Cooling Off Period for Cosmetic Surgery? New Proposals for Cosmetic Surgery Guidelines

Cosmetic surgery has become increasingly popular in recent years. The perceived need to look a certain way and to use surgery as a means to self improvement has become available to many who would have been unable to consider such action in the past.


The tendency has been for patients to treat cosmetic surgery as a commodity rather than a medical choice. If a good deal is offered on a face lift for example, the patient may be distracted from the risks involved such as scarring, bruising or a poor result. Advertisements in glossy magazines and online suggest that it can sometimes come down to a financial decision on whether to buy breast implants or take a holiday.

Cosmetic surgery guidelines and recommendations

With this in mind the General Medical Council (GMC) has proposed a new set of recommendations and guidelines designed to help cosmetic surgeons offer the highest standard of care. Plastic surgeons will be encouraged to allow patients ‘enough time and information’ before going ahead with treatment by providing a mandatory ‘cooling off’ period.  The time period suggested is about two weeks for patients to reflect if the surgery is right for them.

Professor Terence Stephenson, the GMC chairman said ‘doctors must not pressure patients to make rushed decisions they may end up regretting and they must give them enough information so they can make an informed choice.’

As well as the cooling off period, doctors will ask patients how they have been affected by the procedure, both physically and psychologically and check they are happy with the outcome.

The new guidance will also advise that doctors should be open and honest with patients and not trivialise the risks involved.

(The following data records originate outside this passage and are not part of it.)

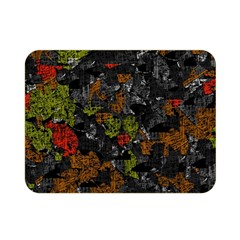Autumn Colors  Double Sided Flano Blanket (mini)  by Valentinaart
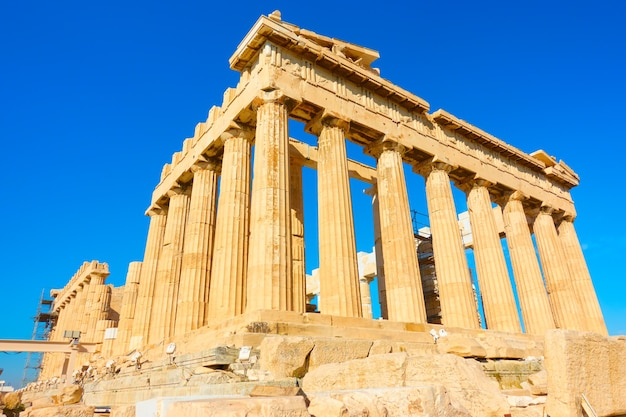 El templo del partenón en la acrópolis, atenas, grecia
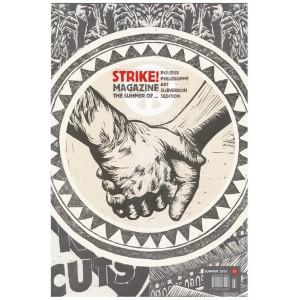 Strike! magazine *3 Summer 2013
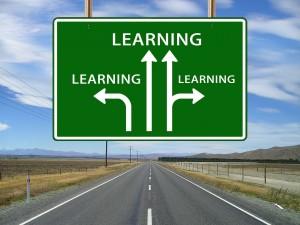 BarrWorld.com Learning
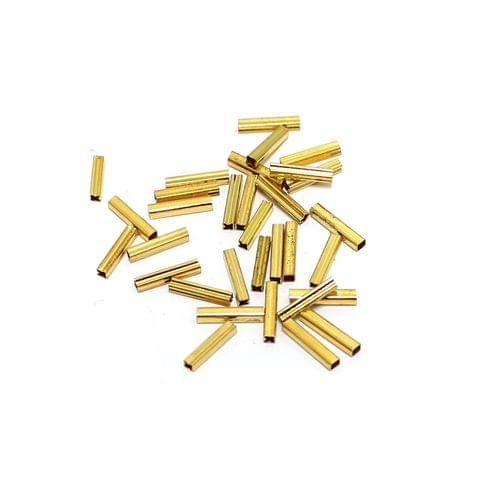 100 Pcs Golden Brass Tube Beads, 11mm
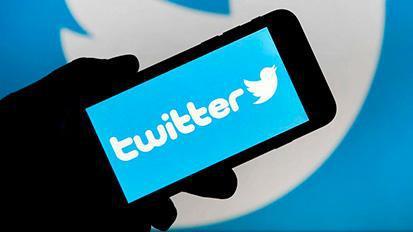 推特删拜登报道引争议FCC:将限制对社交媒体的法律保护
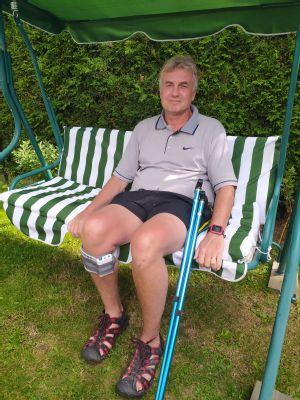 NADACE AGEL přispěla na pomůcku, díky které může pacient s roztroušenou sklerózou chodit do práce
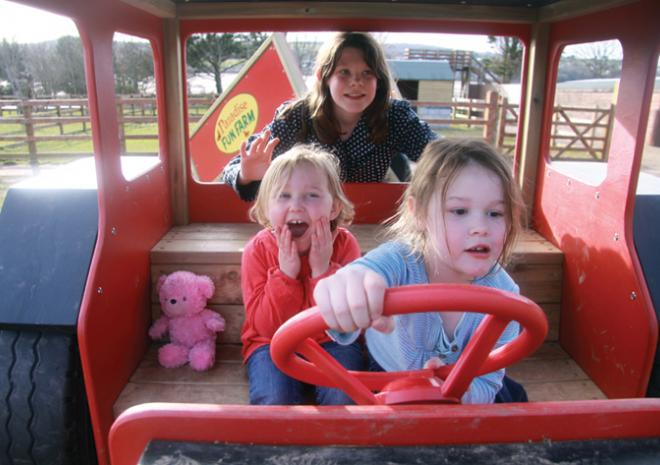 Tractor, play, Paradise Park, HAyle, Cornwall, Things to do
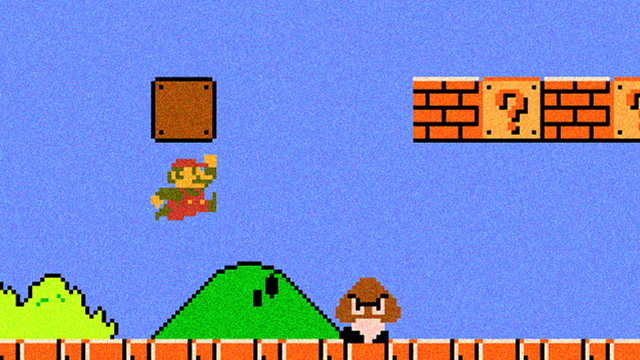 16 Pinoy '90s Kids Share Their Favorite Super Mario Moments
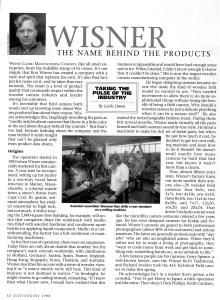 Entrevista a Ron Wisner 1/3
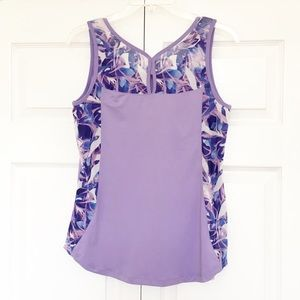 Adrienne Vittadini | Purple Printed Athletic Tank
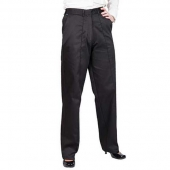 Pantalon Femme Elastiqué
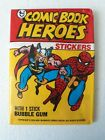1975 Topps Comic Book Heroes Stickers 7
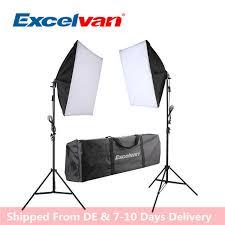 new excelvan 700w photography continuous softbox light lighting kit photo equipment soft studio light softbox portable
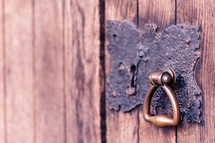 latch on a door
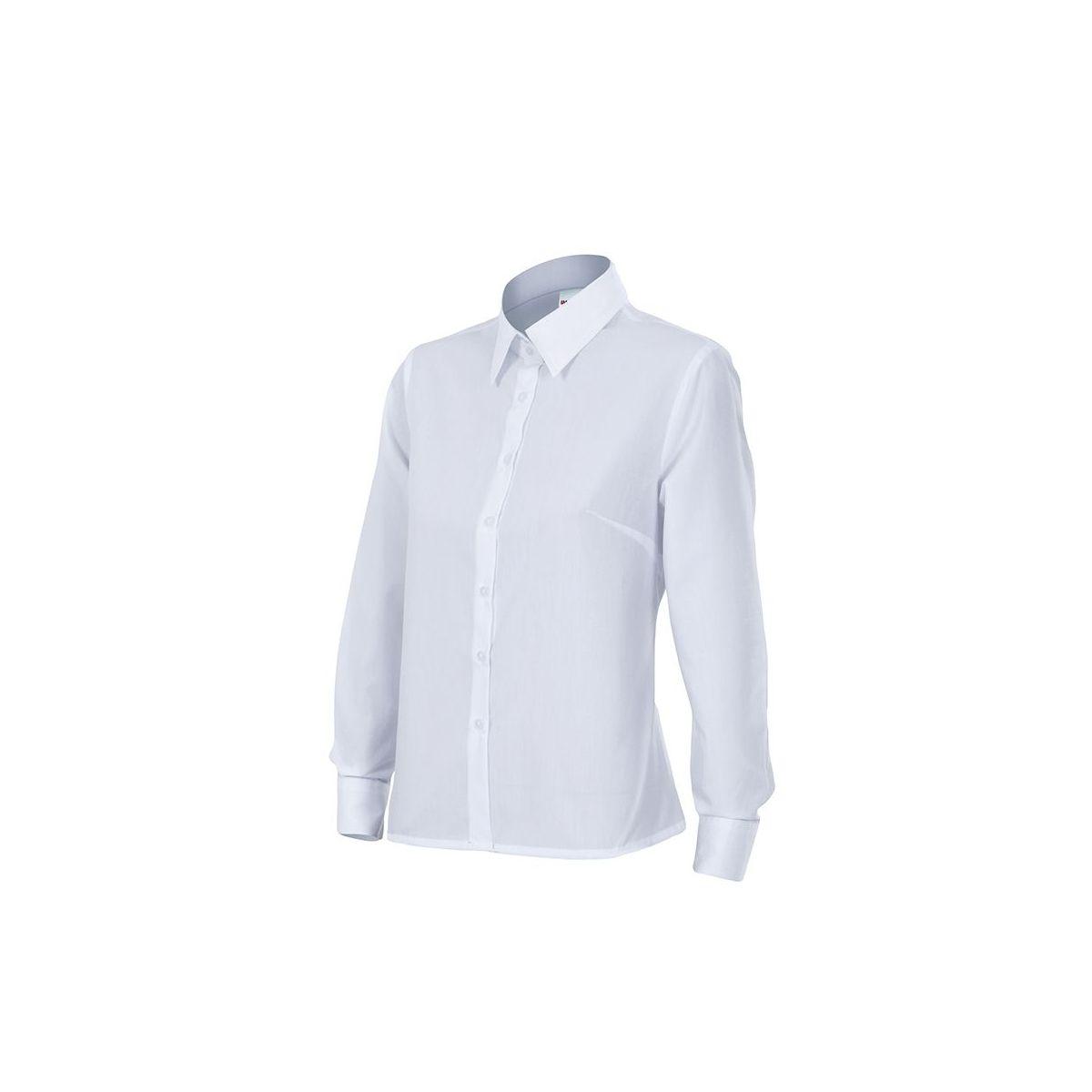 Camisa mujer manga larga (ref: 539, varias tallas disponibles)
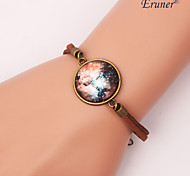 Eruner®Handmade Fashion Women's Pretty Galaxy Cosmic Moon Lace Bracelets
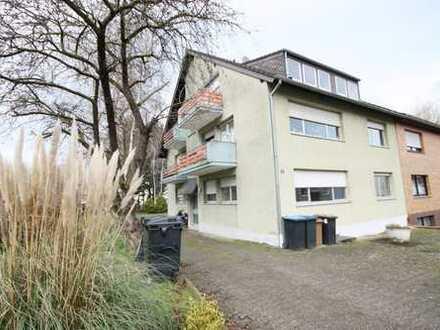 ALBERT WOLTER 1919 IVD. Brühl-Eckdorf, interessantes Mehrfamilienhaus mit Potential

Recommendations are also made that particular care should be taken when working with anyone under the age of 18. They should not be targeted for marketing purposes and should seek help from those professionals with expertise in treating young people.

The 5C's

BAPRAS (British Association of Plastic, Reconstructive and Aesthetic Surgeons) have recently put in place a checklist for those considering surgery, named the 5C’s

Think about the Change you want to see
Check out potential surgeons
Have a thorough Consultation
Cool off before you commit
Care about your aftercare

As a medico-legal assistant at Lanyon Bowdler, I have spoken to a number of potential clients whose aftercare has apparently been poor. Aftercare is a crucial part of recovery and it should always be checked that full aftercare is available following any procedure.

Qualified surgeons

The GMC is also working with the Royal College of Surgeons to publish information about who has the right skills to carry out cosmetic surgery. Patients will be able to check out doctors qualifications on the GMC medical register and there will be a certification system for surgeons wishing to perform cosmetic surgery. This would also involve a register for those practising non surgical techniques such as botox and fillers.

Cosmetic surgery is often maligned as simple vanity, but sometimes it can help people live more confidently and do things they may otherwise not have done. Also not forgetting that cosmetic surgery is done for those who have been disfigured by birth defects or accidents, the guidelines can only be a welcome step forward in providing the best physical and psychological care for those seeking this type of surgery.